# Best Sugar to use?



## koolaide187

Is there a best sugar to use for wines? I mean one that just works better than the rest? I could understand different wines could be better with different sugars. But I have heard use brown sugar by a lot of people and use granulated cane sugar by a lot of other people. Any suggestions from anybody on what would work best for a basic wine such as white grape or concord grape?


----------



## robie

I only use plain old cane sugar. 
Most of the time with grape wine, one doesn't need to add sugar. Same is true for grape wine kits. They come balanced, ready to ferment.

To what kins of wine are you referring?


----------



## TouronVineyards

I use regular cane sugar in all my wines. I had a friend use brown sugar once and he said that you could really taste it in the final product. I've never used it though. Good luck


----------



## Turock

Your better of with good old cane sugar. Use some of your wine to dissolve it so you don't dilute your wine with more water.

Brown sugar might be good on some things--maybe pear? Never used it so I have no info for you. But if you're tempted to try it, do some bench testing with a small volume before you commit all your wine to it.


----------



## rjb222

Dextrose (Corn /sugar) Table sugar. Are fine to use Dextrose will leave more of a deposit than table sugar. Do not use brown sugar as it contains molasses unless you want rum flavored wine.

• Input data:
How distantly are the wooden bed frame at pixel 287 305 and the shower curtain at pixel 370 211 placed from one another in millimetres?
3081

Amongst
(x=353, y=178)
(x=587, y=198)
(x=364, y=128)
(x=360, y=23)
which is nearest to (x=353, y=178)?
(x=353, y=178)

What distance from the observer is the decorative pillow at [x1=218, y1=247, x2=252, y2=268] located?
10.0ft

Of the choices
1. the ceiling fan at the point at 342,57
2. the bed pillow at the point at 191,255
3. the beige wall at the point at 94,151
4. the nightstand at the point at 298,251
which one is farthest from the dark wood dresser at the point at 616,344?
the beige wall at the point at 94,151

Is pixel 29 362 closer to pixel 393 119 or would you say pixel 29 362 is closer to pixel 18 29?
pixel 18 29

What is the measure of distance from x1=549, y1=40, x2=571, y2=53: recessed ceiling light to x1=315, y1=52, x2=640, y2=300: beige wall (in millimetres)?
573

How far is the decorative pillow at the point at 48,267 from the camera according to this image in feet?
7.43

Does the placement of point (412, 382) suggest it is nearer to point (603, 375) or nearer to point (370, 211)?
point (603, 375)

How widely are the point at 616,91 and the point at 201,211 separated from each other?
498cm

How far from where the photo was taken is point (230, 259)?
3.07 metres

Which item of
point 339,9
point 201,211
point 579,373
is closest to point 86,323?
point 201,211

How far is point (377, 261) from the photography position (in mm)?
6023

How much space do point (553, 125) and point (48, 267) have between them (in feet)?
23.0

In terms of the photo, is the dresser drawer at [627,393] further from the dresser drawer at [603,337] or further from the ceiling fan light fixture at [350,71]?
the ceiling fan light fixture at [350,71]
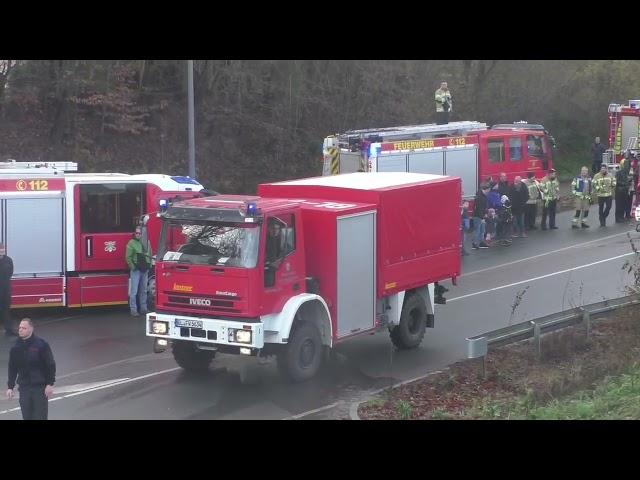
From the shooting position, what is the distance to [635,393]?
32.6 feet

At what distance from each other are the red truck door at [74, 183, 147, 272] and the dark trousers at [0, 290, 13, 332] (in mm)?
1680

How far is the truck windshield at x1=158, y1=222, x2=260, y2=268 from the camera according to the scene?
12234 millimetres

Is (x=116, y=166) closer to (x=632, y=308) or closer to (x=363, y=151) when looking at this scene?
(x=363, y=151)

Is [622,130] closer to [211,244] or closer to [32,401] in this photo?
[211,244]

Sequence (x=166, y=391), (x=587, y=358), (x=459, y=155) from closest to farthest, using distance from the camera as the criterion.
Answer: (x=166, y=391) < (x=587, y=358) < (x=459, y=155)

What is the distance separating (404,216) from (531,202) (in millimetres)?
13042

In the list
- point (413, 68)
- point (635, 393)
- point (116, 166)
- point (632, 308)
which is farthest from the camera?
point (413, 68)

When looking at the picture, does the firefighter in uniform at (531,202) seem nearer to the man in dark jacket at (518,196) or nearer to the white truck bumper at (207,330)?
the man in dark jacket at (518,196)

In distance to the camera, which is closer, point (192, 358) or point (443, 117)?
point (192, 358)

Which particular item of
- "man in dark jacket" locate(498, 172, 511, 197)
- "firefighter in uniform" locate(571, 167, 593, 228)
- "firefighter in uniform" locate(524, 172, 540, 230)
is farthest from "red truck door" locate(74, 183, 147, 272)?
"firefighter in uniform" locate(571, 167, 593, 228)

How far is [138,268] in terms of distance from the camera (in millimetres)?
17312

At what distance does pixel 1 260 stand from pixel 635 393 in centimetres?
1055

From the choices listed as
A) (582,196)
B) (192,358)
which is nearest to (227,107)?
(582,196)
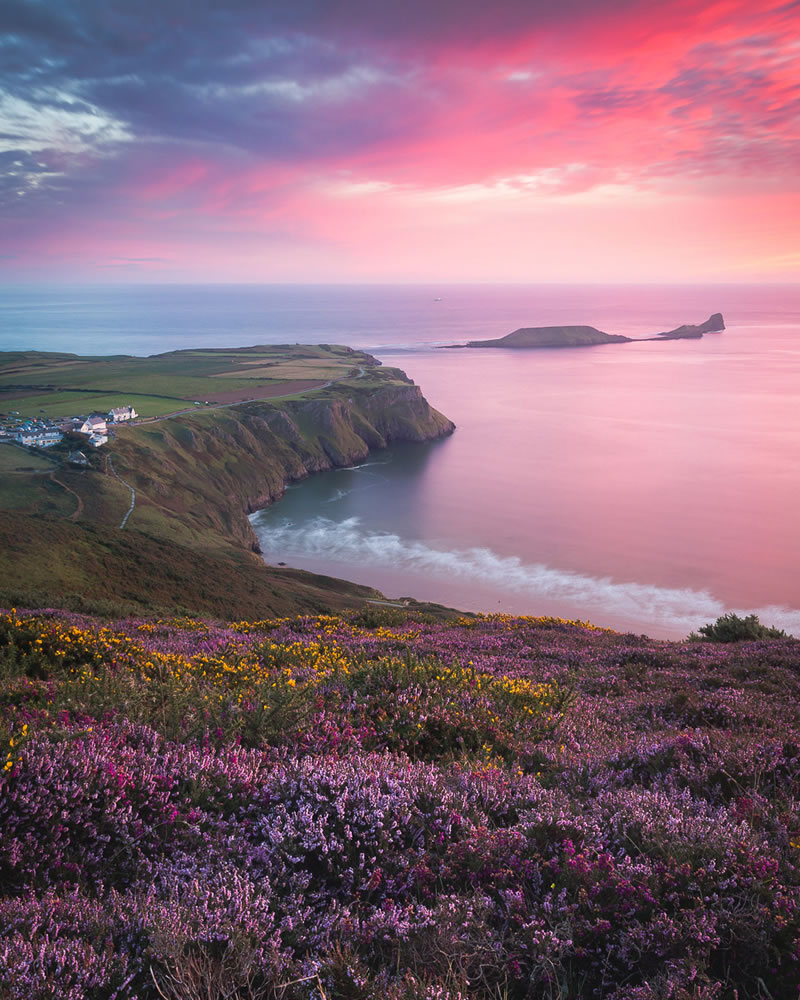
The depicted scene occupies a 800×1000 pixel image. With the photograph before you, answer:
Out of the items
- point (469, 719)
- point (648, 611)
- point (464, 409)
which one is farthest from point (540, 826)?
point (464, 409)

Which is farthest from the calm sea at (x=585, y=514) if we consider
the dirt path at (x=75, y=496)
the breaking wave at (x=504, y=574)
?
the dirt path at (x=75, y=496)

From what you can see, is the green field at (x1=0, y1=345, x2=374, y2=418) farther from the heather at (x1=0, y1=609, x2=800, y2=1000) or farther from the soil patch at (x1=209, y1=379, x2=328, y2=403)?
the heather at (x1=0, y1=609, x2=800, y2=1000)

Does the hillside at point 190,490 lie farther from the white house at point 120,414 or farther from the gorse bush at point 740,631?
the gorse bush at point 740,631

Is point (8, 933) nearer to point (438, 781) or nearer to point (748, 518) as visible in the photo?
point (438, 781)

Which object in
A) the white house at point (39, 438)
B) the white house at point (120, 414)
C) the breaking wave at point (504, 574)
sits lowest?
the breaking wave at point (504, 574)

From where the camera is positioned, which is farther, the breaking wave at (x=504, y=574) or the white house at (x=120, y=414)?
the white house at (x=120, y=414)

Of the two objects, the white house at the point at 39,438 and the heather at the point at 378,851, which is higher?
the white house at the point at 39,438

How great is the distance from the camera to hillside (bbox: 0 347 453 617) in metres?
33.9

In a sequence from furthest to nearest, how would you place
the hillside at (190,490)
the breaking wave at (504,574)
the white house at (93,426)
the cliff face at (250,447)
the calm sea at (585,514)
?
1. the white house at (93,426)
2. the cliff face at (250,447)
3. the calm sea at (585,514)
4. the breaking wave at (504,574)
5. the hillside at (190,490)

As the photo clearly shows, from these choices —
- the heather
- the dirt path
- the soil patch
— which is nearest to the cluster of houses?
the dirt path

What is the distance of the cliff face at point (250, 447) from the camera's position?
74875mm

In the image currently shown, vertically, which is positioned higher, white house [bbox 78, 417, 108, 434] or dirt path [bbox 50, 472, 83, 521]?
white house [bbox 78, 417, 108, 434]

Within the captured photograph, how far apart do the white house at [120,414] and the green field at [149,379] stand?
5.05m

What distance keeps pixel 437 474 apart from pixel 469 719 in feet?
312
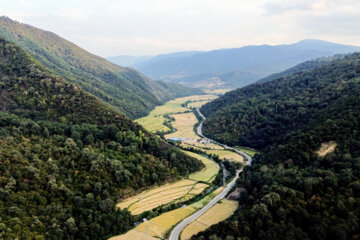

• Tasks for this exercise:
[a] In the forum thread on sugar for wine, why does Turock suggest dissolving the cane sugar in some of the wine? Answer in one to three sentences.
[b] Count the lines of the records that contain the string "dark". Reply with the number only.

• Results of the tasks:
[a] Dissolving the sugar in some of the wine avoids diluting the wine with more water.

[b] 5